Burton turned the last file: in his rush, he had missed her. He calmed himself, started again from the top, slowly, methodically, licking his finger to separate each sheet, calling the years out loud.

“Sturmbannführer! The Jews are taking control of the Ark—”

“… 1922 … 1937 … 1910…”

“—for your own sake, time to hand yourself in.”

Burton reached the end again, his heart guttering. “She’s not here,” he said to Tünscher. He felt clouded, bewildered. “She’s not here.”

 

CHAPTER THIRTY

TÜNSCHER’S VOICE WAS terse. “We have to go,” he said. “Now!”

“We must have missed the file.
You
must have missed it.”

“I went through every cabinet.”

“The Bayers have made your head fuzzy. We need to start again. Be more careful.”

Burton opened the nearest drawer, rifled through the files, then lifted them out in great wads, throwing them into the air.
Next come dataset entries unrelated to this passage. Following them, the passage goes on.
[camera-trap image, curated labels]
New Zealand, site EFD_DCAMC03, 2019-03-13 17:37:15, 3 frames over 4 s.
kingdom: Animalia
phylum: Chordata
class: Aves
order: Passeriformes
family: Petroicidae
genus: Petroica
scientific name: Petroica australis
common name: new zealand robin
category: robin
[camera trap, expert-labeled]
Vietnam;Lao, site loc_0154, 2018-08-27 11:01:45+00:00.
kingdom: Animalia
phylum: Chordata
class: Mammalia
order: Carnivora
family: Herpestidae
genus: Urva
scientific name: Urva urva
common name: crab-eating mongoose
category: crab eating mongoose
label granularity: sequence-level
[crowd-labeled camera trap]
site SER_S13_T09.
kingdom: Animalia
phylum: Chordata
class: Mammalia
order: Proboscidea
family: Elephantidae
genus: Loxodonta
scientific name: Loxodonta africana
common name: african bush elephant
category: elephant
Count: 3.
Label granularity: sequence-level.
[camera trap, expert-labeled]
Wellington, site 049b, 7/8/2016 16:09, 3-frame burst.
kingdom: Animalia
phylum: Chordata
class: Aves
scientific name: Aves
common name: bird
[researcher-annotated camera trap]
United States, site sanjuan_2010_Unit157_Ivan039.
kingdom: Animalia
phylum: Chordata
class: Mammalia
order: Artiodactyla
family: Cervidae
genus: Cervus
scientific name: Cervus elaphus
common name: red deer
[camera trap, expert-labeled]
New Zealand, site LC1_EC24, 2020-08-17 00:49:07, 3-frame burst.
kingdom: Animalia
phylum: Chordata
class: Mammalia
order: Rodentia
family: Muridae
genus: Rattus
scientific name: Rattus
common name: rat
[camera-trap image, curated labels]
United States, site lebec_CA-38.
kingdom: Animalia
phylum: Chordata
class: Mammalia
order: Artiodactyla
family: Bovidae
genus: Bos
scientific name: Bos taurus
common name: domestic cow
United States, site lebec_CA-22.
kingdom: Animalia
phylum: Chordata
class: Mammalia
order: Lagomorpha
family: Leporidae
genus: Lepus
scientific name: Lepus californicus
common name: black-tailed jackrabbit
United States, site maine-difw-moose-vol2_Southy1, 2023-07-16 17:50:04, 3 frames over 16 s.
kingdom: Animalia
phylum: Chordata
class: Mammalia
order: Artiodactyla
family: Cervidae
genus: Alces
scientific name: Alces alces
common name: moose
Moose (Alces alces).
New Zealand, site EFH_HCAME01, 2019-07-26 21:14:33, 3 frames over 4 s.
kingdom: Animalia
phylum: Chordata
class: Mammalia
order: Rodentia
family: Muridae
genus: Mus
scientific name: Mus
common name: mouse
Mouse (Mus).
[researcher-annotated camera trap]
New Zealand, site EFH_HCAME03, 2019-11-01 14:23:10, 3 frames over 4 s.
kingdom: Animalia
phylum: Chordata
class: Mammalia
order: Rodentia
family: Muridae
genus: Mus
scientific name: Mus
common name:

Papers fluttered around him like the wings of bats.

From the far end of the corridor came the banging of doors as Pinzel and his men searched the cabins.

“Her record might not have been transferred here,” hissed Tünscher. “Or maybe it was misfiled.”

“Go if you want. I’m staying.”

“Not without my diamonds.”

Burton felt an angry urge to tell him the truth.

The cabin lurched. A grinding screech reverberated through the walls as if the hull were scraping rocks.

Burton fought to keep his balance. “The ship’s moving.”